From the entries, filter out every line that lacks "site" and copy the rest.

■ **DATA SHOWN**

☆ ☆ ☆

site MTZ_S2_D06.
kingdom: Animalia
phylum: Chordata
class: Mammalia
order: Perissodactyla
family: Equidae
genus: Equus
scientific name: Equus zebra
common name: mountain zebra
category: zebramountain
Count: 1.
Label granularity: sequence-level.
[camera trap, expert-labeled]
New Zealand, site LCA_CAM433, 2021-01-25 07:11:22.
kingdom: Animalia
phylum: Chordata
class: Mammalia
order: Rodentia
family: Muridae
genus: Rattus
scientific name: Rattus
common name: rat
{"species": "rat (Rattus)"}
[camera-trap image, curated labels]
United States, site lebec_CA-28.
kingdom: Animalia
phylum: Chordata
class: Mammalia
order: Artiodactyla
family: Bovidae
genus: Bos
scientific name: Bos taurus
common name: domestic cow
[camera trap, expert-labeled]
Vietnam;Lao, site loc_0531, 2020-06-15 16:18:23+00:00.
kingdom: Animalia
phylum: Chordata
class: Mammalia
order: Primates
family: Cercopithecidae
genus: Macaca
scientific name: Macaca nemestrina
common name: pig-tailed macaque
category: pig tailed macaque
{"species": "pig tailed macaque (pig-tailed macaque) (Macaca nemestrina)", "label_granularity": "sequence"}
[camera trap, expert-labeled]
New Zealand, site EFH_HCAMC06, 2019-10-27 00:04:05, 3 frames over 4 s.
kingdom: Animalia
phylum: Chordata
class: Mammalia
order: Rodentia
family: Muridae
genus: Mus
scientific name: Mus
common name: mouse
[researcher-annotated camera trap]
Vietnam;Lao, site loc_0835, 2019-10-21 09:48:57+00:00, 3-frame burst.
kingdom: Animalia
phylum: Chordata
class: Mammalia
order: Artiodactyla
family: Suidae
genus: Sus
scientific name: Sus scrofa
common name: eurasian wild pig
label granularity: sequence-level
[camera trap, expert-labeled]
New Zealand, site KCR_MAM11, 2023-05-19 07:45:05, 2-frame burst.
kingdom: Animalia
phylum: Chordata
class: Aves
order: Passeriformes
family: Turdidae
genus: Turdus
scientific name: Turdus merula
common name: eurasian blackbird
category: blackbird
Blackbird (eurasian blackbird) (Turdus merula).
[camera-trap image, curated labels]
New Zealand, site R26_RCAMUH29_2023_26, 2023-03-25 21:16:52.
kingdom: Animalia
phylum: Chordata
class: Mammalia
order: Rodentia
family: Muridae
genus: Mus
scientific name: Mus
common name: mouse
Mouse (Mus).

☆ ☆ ☆

■ **REPLY TO THE TASK**
site MTZ_S2_D06.
New Zealand, site LCA_CAM433, 2021-01-25 07:11:22.
United States, site lebec_CA-28.
Vietnam;Lao, site loc_0531, 2020-06-15 16:18:23+00:00.
New Zealand, site EFH_HCAMC06, 2019-10-27 00:04:05, 3 frames over 4 s.
Vietnam;Lao, site loc_0835, 2019-10-21 09:48:57+00:00, 3-frame burst.
New Zealand, site KCR_MAM11, 2023-05-19 07:45:05, 2-frame burst.
New Zealand, site R26_RCAMUH29_2023_26, 2023-03-25 21:16:52.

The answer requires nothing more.